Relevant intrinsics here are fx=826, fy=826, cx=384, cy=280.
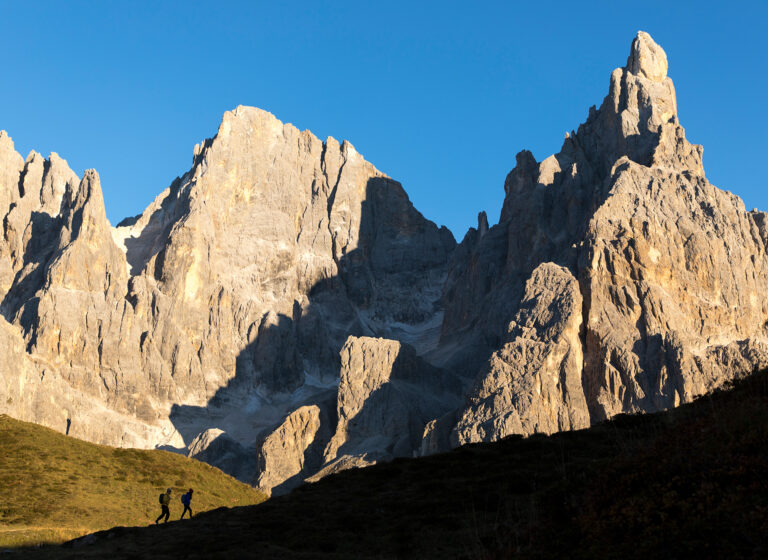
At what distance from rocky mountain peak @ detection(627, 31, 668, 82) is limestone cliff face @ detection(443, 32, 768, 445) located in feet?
53.5

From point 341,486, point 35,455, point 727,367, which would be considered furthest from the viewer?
point 727,367

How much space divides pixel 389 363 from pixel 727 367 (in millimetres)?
68069

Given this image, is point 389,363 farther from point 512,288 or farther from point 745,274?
point 745,274

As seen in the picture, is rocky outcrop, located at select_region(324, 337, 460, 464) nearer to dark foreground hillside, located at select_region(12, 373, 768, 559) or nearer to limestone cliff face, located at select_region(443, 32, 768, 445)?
limestone cliff face, located at select_region(443, 32, 768, 445)

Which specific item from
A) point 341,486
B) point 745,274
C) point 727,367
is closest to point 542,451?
point 341,486

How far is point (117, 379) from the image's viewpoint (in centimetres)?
18438

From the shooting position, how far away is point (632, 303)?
134250mm

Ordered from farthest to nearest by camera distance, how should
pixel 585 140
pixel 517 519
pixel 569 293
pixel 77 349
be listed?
pixel 585 140, pixel 77 349, pixel 569 293, pixel 517 519

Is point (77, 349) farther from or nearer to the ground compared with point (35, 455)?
farther from the ground

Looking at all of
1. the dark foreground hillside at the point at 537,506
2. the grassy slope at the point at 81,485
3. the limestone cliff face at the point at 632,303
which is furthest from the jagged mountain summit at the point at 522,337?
the dark foreground hillside at the point at 537,506

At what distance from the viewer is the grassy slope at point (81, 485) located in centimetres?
4425

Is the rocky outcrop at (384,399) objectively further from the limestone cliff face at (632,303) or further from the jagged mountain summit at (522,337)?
the limestone cliff face at (632,303)

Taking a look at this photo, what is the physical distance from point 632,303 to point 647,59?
256 ft

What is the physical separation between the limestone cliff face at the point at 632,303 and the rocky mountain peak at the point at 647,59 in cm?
1630
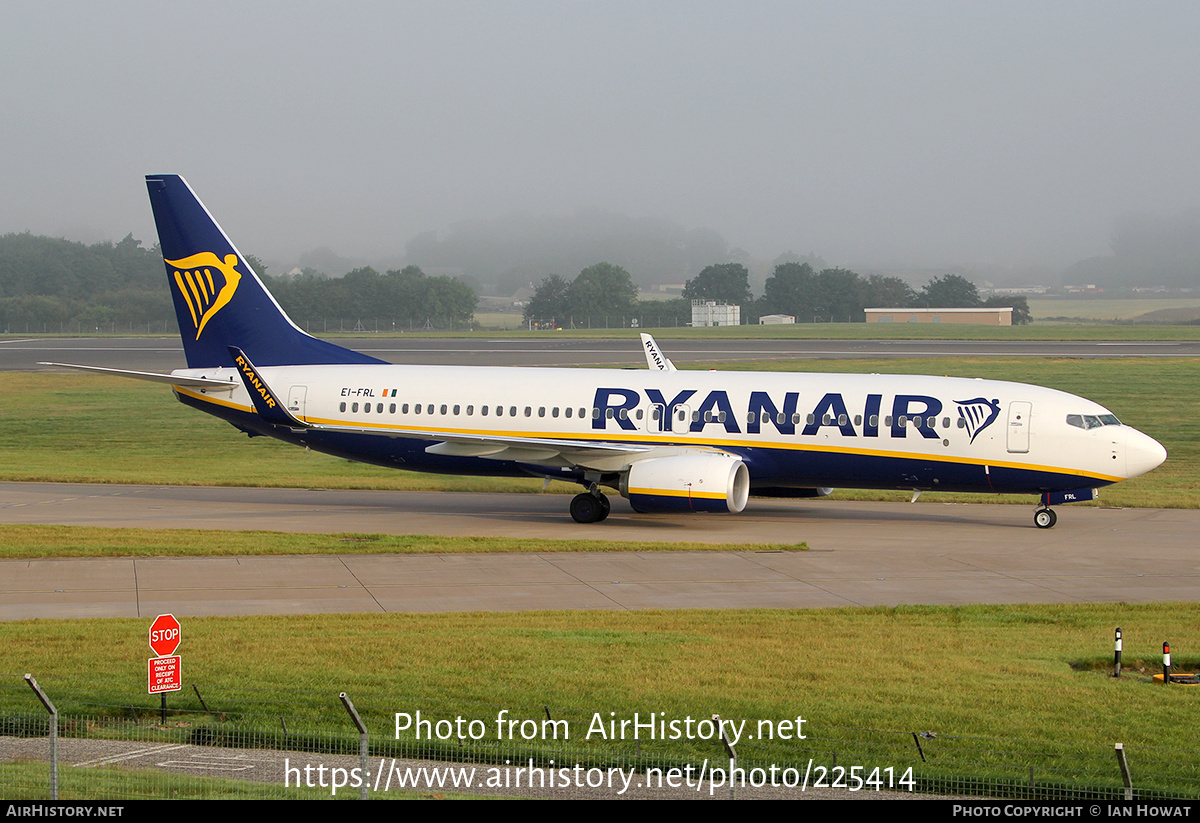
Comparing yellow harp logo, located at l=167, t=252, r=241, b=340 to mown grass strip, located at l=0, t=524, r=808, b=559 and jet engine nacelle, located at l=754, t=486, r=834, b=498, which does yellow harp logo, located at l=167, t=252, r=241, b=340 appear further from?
jet engine nacelle, located at l=754, t=486, r=834, b=498

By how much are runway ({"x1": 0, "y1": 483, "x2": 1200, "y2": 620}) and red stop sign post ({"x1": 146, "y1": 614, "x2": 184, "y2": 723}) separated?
745cm

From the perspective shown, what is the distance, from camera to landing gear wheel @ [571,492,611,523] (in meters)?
31.8

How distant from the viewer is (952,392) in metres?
30.7

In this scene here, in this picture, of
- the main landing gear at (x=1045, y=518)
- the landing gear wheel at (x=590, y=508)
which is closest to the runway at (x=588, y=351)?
the landing gear wheel at (x=590, y=508)

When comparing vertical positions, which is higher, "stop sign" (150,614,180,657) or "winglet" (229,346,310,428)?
"winglet" (229,346,310,428)

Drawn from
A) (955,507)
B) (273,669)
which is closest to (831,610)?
(273,669)

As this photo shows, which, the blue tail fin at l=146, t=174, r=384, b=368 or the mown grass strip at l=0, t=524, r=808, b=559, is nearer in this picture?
the mown grass strip at l=0, t=524, r=808, b=559

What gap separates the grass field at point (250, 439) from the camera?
131 ft

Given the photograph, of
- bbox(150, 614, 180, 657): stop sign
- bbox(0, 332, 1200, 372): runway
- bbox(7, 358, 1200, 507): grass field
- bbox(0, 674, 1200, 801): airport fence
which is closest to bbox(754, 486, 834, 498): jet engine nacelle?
bbox(7, 358, 1200, 507): grass field

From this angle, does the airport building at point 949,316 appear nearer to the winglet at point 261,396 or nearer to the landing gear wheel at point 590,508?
the landing gear wheel at point 590,508

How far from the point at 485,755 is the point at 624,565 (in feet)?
42.3

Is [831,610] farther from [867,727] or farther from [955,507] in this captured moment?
[955,507]

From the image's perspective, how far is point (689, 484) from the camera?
1169 inches

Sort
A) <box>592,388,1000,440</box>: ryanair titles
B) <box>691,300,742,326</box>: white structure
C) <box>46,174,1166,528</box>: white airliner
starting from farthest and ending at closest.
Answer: <box>691,300,742,326</box>: white structure → <box>592,388,1000,440</box>: ryanair titles → <box>46,174,1166,528</box>: white airliner
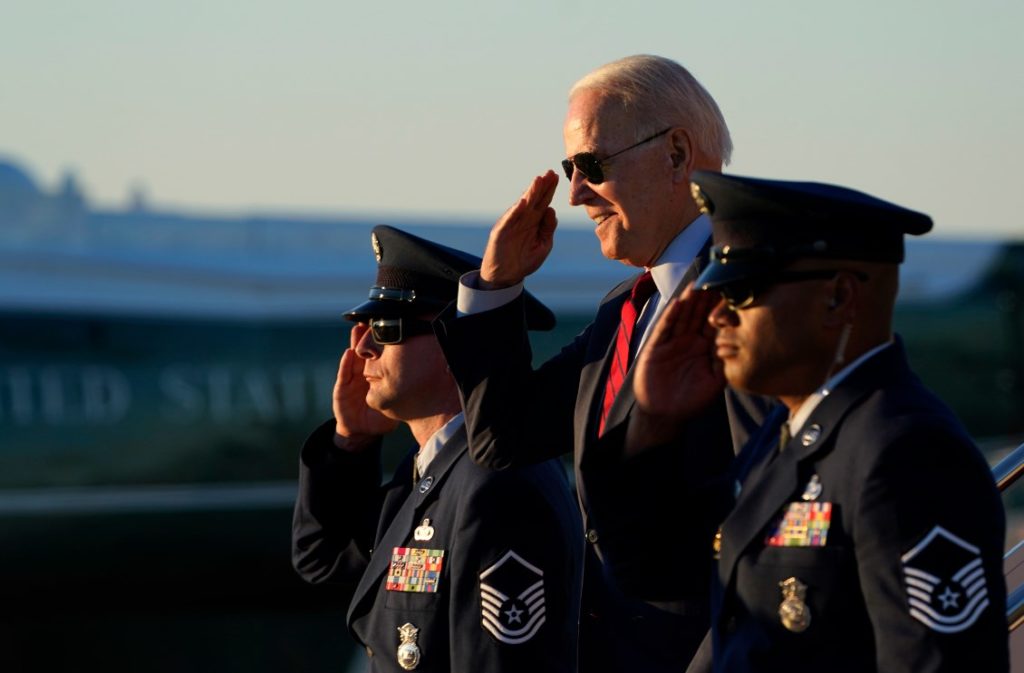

PROMPT -> Pull out every line of the records above that contains the string "grassy". Matching is case-sensitive.

SOLUTION TO THIS EXERCISE ->
2. the grassy slope at the point at 81,485
At what distance from the viewer is the grassy slope at point (81, 485) located in centimetres?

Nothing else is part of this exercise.